By: Dana Roark
solo
my other half is facedown
all gin slumped beside me
and i want nothing to do
with him, or us
but outside is a pink flamingo
floating in the chlorinated water
grazing idly against cobalt tiles
looping around
and around
what else can i do?
but lie back, transfixed
and calculate the drift pattern
of a pool toy:
smooth to the left
back to the center
now just spin awhile
wait for the wind
there must be a pattern
i’ve seen all the diagrams
like the flight path of bees,
the waves in a dune carved by wind,
the predictable rise of clouds
up from invisible vapor
just look at his mouth
hanging open
dead in a dream
of two giant ice cubes
hitting the next glass
and i am still here
with this ridiculous flamingo
and remembering a girl
who painted secret messages
on parchment paper with milk,
holding the page over a flame
until the words faded back into view:
love inside a heart
hello!
can you see me?
Pyro
You might as well come over
I’m burning stuff—
your invitation
to this reckoning
in need of a witness
your offerings
(ambered Polaroids,
piles of papers
a folded rainbow of clothes—
does it matter?)
precisely arranged
on a Tabriz rug
Look!
your open hand wafts
over the heaps
and you take in the heat
as they curl up, melt down
then disappear
before lowering your body
onto the cool floor
and crying
Dana Roark is a psychology lecturer at The University of Texas at Dallas and a part-time poet.
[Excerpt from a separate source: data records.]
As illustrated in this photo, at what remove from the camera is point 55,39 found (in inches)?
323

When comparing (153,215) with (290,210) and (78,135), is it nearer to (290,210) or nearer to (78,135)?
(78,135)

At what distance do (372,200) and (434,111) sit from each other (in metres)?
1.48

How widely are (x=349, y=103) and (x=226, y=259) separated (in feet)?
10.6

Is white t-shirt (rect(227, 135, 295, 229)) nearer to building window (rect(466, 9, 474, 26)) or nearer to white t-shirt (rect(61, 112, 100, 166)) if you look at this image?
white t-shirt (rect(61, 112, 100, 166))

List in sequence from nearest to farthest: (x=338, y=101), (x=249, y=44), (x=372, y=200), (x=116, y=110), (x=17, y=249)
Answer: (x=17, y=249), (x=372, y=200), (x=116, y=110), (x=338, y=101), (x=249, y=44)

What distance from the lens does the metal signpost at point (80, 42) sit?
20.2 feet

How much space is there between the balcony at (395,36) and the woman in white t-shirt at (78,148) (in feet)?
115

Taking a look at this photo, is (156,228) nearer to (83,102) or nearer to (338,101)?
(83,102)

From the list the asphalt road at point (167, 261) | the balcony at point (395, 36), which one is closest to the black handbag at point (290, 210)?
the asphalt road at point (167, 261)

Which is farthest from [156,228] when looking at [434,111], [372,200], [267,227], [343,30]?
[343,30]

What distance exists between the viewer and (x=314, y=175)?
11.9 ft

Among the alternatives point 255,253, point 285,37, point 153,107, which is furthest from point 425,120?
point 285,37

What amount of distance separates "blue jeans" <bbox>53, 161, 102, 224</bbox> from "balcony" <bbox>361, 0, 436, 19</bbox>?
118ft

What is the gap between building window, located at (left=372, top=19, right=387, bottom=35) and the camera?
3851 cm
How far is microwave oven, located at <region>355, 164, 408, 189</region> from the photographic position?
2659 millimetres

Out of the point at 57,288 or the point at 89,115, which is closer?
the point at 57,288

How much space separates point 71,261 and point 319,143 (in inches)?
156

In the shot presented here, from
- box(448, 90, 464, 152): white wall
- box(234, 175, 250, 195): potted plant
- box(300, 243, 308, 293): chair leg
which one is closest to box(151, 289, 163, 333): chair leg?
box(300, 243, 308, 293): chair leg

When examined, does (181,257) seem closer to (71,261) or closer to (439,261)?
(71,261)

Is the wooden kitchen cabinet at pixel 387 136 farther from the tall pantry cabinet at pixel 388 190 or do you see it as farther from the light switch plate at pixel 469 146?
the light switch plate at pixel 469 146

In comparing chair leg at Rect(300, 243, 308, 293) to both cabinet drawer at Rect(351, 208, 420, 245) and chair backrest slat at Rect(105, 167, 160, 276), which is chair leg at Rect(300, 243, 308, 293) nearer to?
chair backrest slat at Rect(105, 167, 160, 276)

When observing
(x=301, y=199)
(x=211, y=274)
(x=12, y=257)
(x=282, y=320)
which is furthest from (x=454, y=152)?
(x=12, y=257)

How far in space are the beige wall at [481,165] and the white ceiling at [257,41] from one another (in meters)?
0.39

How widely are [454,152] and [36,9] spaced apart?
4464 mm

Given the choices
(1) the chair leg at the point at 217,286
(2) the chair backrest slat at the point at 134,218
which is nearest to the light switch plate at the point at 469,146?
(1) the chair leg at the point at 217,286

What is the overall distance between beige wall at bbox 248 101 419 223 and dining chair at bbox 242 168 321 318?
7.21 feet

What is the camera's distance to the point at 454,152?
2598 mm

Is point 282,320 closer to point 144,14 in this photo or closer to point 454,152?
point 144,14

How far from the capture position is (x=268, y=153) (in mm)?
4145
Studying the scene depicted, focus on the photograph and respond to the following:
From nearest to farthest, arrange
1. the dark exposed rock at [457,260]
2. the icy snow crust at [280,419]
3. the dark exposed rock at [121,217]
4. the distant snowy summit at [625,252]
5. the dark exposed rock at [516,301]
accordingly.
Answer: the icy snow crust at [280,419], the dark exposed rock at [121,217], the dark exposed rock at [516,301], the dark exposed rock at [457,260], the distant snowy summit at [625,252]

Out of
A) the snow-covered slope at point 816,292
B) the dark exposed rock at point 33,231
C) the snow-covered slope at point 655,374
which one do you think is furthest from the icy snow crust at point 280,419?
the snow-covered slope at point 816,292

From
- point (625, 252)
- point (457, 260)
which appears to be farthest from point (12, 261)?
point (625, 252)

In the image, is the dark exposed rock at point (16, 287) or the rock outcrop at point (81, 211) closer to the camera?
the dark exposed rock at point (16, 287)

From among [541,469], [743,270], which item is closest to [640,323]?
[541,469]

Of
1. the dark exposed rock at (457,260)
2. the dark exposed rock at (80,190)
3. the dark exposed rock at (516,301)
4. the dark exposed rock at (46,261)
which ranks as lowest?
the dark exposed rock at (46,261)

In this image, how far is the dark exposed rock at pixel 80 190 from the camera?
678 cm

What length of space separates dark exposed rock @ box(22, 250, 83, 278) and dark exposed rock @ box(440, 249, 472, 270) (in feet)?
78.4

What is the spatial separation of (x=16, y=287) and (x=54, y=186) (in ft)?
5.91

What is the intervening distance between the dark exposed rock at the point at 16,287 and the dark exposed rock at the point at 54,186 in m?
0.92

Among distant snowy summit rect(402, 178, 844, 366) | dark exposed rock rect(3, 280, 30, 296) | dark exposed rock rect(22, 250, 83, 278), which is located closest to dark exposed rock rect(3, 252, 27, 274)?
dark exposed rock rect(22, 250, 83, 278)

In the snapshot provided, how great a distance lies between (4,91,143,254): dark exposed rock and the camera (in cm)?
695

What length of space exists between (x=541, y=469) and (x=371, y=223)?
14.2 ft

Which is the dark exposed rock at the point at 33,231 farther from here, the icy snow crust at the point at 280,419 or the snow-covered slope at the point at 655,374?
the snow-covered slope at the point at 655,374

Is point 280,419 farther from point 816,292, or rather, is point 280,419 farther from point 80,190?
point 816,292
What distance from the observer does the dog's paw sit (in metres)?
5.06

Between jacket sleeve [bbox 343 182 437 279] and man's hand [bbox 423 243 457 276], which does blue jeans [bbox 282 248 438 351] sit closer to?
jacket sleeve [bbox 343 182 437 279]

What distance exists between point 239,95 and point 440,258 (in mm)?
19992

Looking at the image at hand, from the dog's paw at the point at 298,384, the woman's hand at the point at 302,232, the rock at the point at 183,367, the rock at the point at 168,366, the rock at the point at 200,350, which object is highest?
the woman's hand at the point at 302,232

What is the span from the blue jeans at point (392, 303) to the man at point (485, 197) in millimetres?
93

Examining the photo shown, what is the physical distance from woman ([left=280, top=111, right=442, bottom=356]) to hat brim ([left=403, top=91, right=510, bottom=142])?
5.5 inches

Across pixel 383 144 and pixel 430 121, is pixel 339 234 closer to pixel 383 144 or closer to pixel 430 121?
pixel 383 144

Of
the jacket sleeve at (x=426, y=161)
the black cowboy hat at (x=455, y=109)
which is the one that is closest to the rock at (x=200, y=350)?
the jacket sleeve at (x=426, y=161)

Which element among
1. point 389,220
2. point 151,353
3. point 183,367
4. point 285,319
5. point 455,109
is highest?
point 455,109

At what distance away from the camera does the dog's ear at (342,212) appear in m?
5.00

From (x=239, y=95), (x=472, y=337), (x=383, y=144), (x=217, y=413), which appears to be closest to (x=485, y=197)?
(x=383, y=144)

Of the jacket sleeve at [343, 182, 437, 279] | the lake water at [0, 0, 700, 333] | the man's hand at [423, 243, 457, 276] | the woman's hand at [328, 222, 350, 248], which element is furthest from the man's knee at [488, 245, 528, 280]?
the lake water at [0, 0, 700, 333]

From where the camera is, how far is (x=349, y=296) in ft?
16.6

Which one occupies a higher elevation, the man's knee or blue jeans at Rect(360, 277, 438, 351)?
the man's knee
She is also hopelessly nocturnal.
"Notes on solo:
Humans tend to look for patterns—Shouldn’t there be some rational explanation for the events that happen to us and the thoughts that occupy us? Here I consider the idea that there are no patterns. Sometimes, everything just floats.
Notes on Pyro:
I overheard the opening two lines of this poem from a woman talking on her cell phone, as the two of us were waiting for an elevator. This poem is how I imagined things played out."